* _Text_:
════════════════════

Premiers sing same old song

By AMY CARMICHAEL
Canadian Press

(Vancouver) Premiers cranked out their old refrain of demanding more
health-care money from Ottawa on Tuesday, eating away time to solve
problems they could actually fix.

"It is unfortunate that everything else is being pushed off the
agenda," said Jock Finlayson, vice-president of the B.C. Business
Council. If this Council of the Federation is going to be meaningful and
credible over time, it needs to deal with more than health care and focus
on things the provinces can fix themselves."

As the first meeting of the newly formed council got under way, provincial
leaders as usual stressed demands to force the federal government to hand
over more health-care dollars. But New Brunswick Premier Bernard Lord said
progress was made on reducing barriers to interprovincial trade. A study on
the issue was commissioned by the premiers and will be made public after it
has been reviewed.

Mr. Lord promised an update would be made in the summer. "It gets
overshadowed when we're discussing health care, but we had quite a good
discussion on interprovincial trade," Mr. Lord said.

════════════════════

* _Given data_:

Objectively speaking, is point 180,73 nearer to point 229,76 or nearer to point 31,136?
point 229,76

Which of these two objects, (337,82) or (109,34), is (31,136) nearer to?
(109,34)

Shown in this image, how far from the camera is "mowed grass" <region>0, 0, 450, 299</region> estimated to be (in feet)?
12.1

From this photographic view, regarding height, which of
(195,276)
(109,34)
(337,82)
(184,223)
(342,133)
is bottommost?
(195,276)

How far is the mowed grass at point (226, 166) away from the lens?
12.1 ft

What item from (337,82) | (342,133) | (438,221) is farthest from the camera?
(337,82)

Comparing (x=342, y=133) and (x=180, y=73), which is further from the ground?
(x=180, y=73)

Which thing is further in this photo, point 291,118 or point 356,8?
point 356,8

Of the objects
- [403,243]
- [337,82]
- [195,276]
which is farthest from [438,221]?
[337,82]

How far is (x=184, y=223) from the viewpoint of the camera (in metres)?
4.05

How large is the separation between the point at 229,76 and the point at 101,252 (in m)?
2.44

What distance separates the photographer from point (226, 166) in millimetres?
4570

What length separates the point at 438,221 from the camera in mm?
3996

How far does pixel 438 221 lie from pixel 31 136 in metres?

════════════════════

* _Task 1_: List every person named in the premiers article above.
* _Task 2_: Reproduce the passage of the premiers article between "As the first" and "Mr. Lord said.", inclusive.

* _Right answer 1_: Amy Carmichael, Jock Finlayson, Bernard Lord

* _Right answer 2_:
As the first meeting of the newly formed council got under way, provincial
leaders as usual stressed demands to force the federal government to hand
over more health-care dollars. But New Brunswick Premier Bernard Lord said
progress was made on reducing barriers to interprovincial trade. A study on
the issue was commissioned by the premiers and will be made public after it
has been reviewed.

Mr. Lord promised an update would be made in the summer. "It gets
overshadowed when we're discussing health care, but we had quite a good
discussion on interprovincial trade," Mr. Lord said.